题目说明 :: 请将下列各行改写为一个JSON字符串列表，每行对应一个字符串，空行略去；答案中不得包含图片。

简要描述性说明:
______________________________
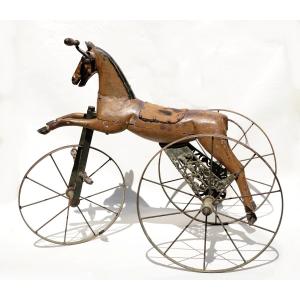 Napoleon III Tricycle Horse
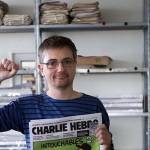 Stephane Charbonnier editor dari majalah Charlie Hebdo, 7 Januari 2015. Spiengle.de/tempo.co.id
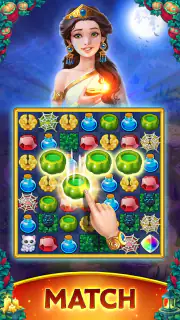 Jewels of Rome: Gems Puzzle screenshot 1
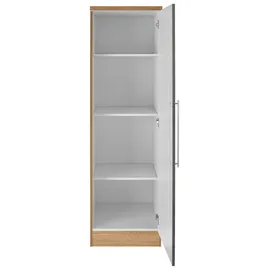 kochstation Seitenschrank KS-Samos 50 x 60 x 165 cm Grau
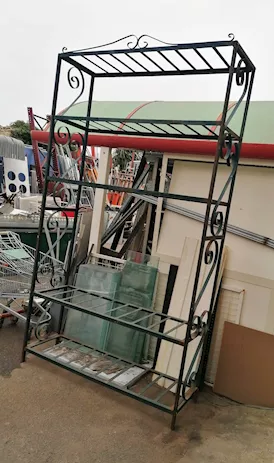 Espositore in ferro battuto 53127, in buone condizioni - Anteprima 2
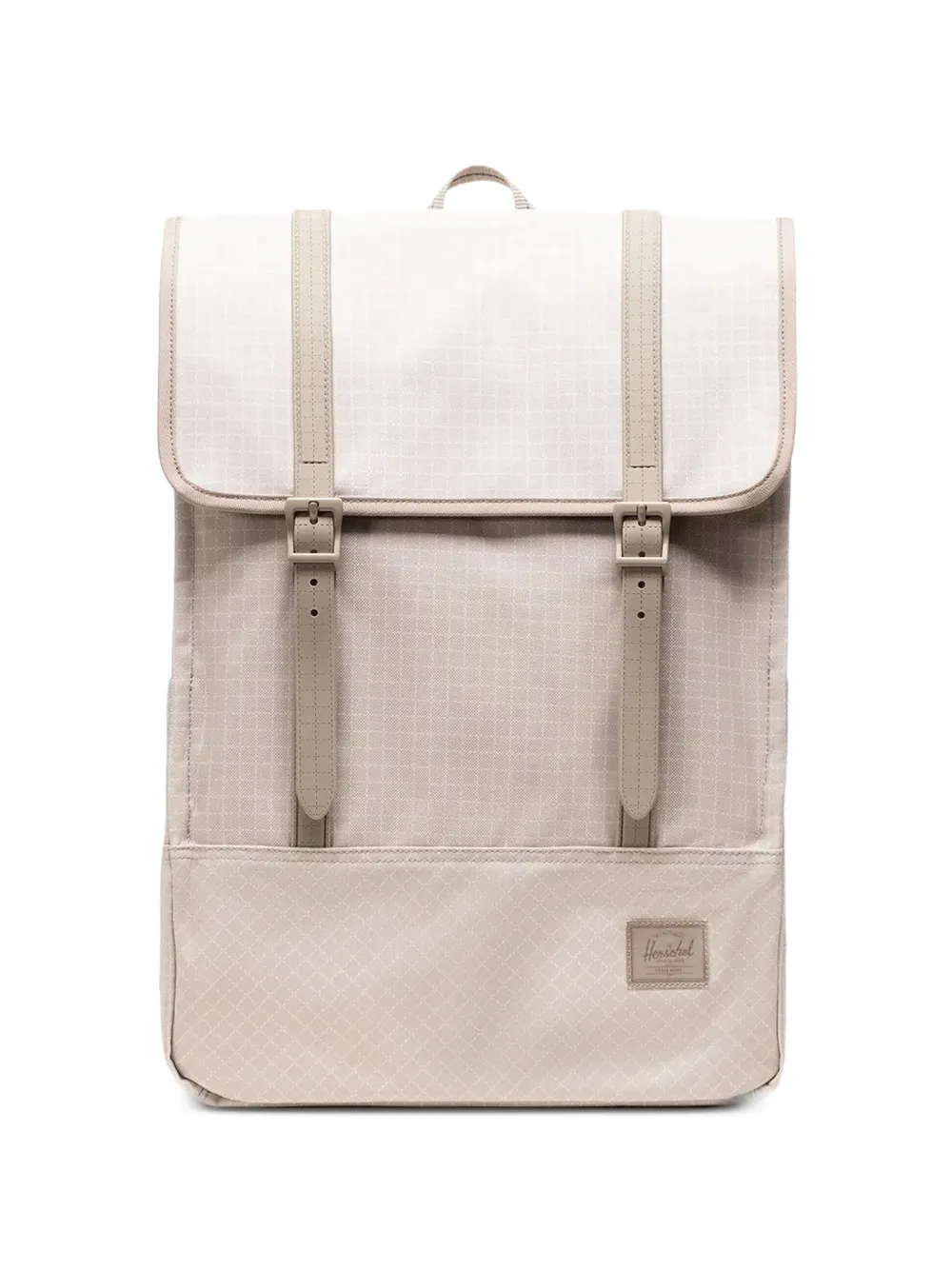 Herschel Supply Co. Survey check-pattern 20L backpack - Toni neutri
______________________________
参考答案 ::
[
  " Napoleon III Tricycle Horse",
  " Stephane Charbonnier editor dari majalah Charlie Hebdo, 7 Januari 2015. Spiengle.de/tempo.co.id",
  " Jewels of Rome: Gems Puzzle screenshot 1",
  " kochstation Seitenschrank KS-Samos 50 x 60 x 165 cm Grau",
  " Espositore in ferro battuto 53127, in buone condizioni - Anteprima 2",
  " Herschel Supply Co. Survey check-pattern 20L backpack - Toni neutri"
]